Теперь я выздоровел и больше ни о чем не думаю. Единственное, чего мне хочется, это лежать и спать.
Я едва не потерял дар речи от изумления, слушая признания Юсуфа. Позднее я узнал, что подобные вещи, увы, случаются часто, но операцию всегда хранят в тайне. Найти свидетелей невозможно, даже оперируемый как бы отсутствует в этот момент, пребывая в сонном состоянии в течение двух дней благодаря применению затуманивающих голову трав, в том числе дурмана (datura stramonium).

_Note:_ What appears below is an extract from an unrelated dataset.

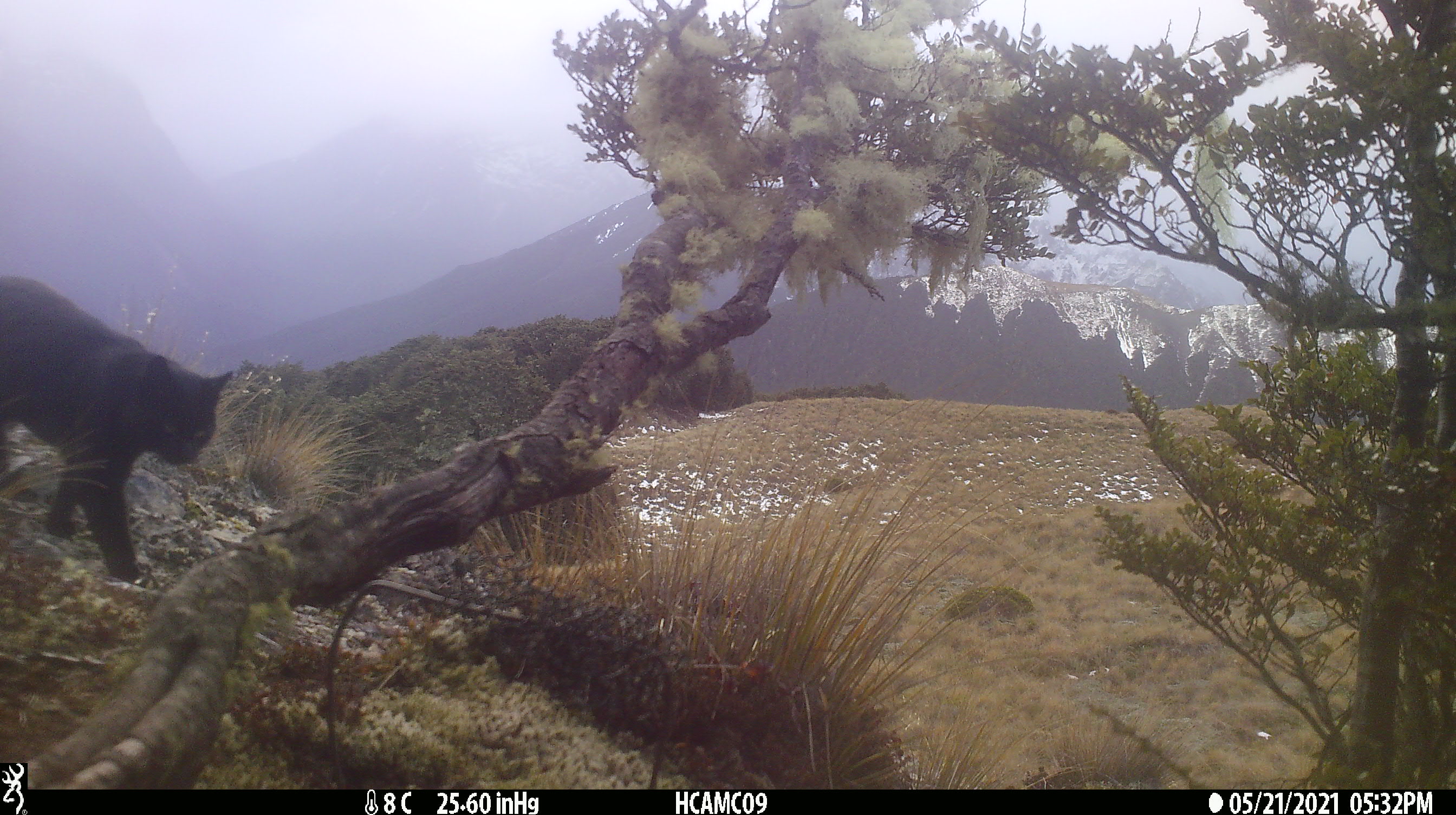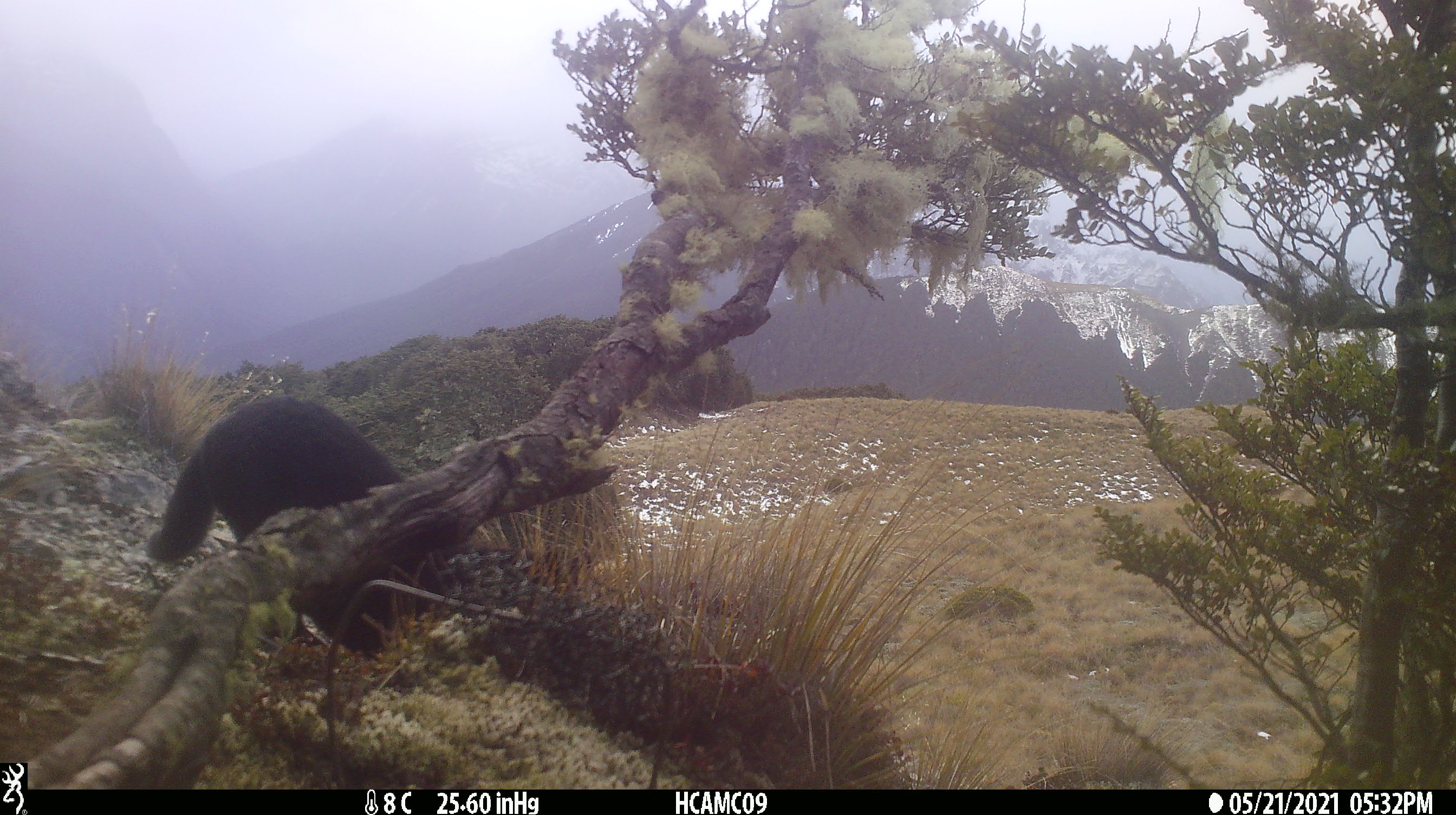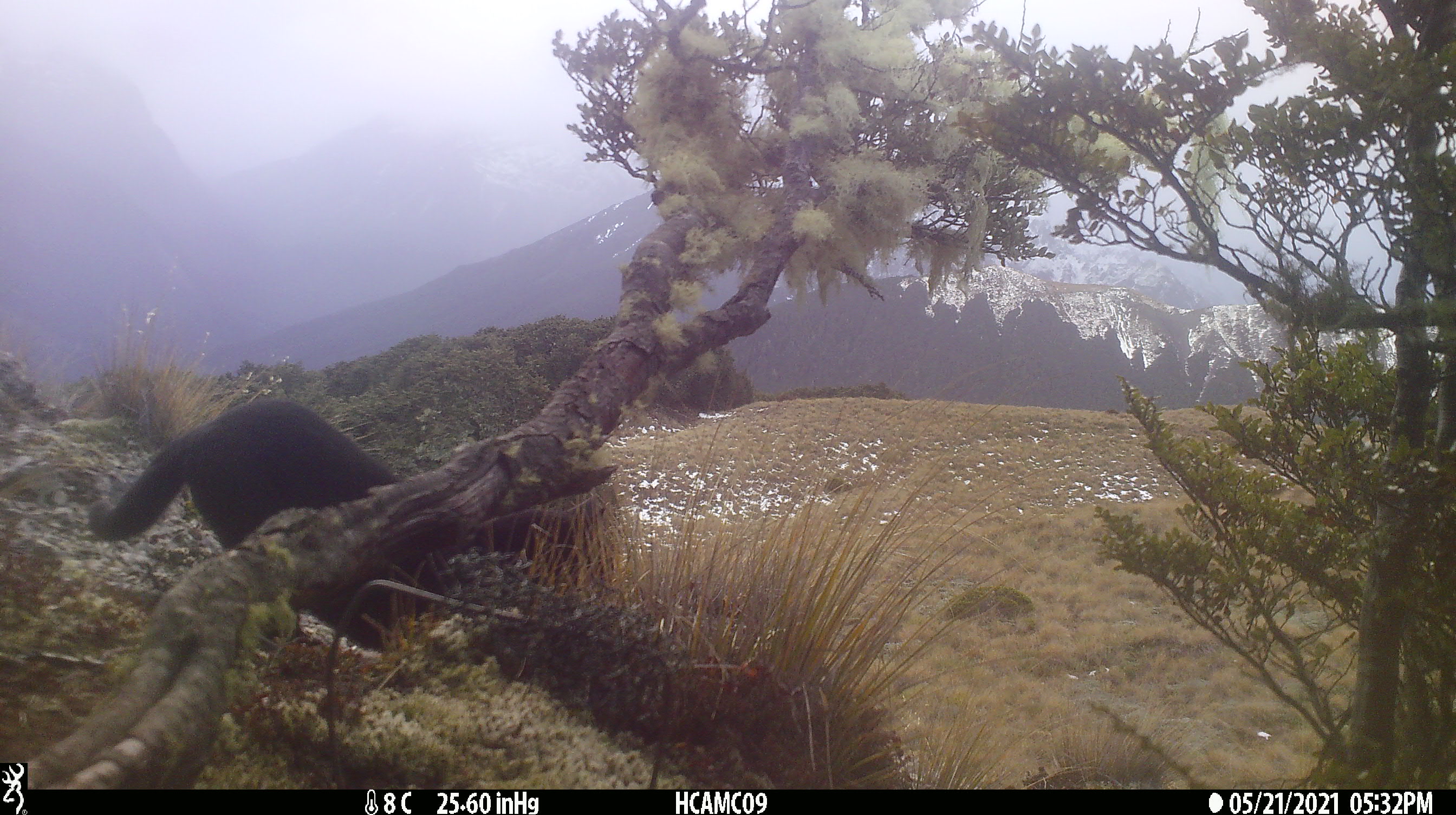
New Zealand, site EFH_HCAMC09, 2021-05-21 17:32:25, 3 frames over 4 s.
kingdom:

Необходимое условие: операции может быть подвергнут только мальчик, еще не достигший половой зрелости, который к тому же никогда не испытывал чувственного возбуждения, иначе через три дня он скончается.
Отец продал Юсуфа, прекрасно зная, на что обрекает своего сына, но за это он получил кругленькую сумму.
Вскоре мы двинулись в путь вместе с караваном, возглавляемым данакильцами, которые повели нас через поросшие травой равнины Аваша, болота Аусса, затем по крутым горам Мабла, и наконец мы добрались, едва не падая от усталости, до селения, расположенного на самом берегу моря, где я оказался впервые. Это была Таджура.
В течение нескольких недель мы оставались в этом благодатном оазисе финиковых пальм, изнывая от тропической духоты, но нас поили молоком, кормили мясом и маслом, чтобы мы набрались сил.
И вот однажды ночью нас отвели на маленький пляж, зажатый между скалами, где нас ждали два судна, на которых находились светлокожие арабы.
После двух дней плавания мы сошли на аравийское побережье. Этой земле суждено было стать нашей новой родиной, и каждый из нас, положившись на свою судьбу, пошел дальше вместе со своим новым хозяином.
Меня взял арабский накуда с большого самбука, прибывшего из Эль-Мукаллы. Его команда состояла из пятидесяти человек, суданских рабов; благодаря им я овладел искусством ныряльщика и мореплавателя».
XI
Побег
«Двадцать лун минуло с тех пор, как я покинул красные земли и луга родины…
Я уже начал забывать о той жизни, как однажды в Дубабе, когда там находилось судно моего хозяина, появились мои соплеменники. Именно благодаря им и Божьей воле ты и подобрал меня сегодня утром едва живого с потерпевшего крушение судна.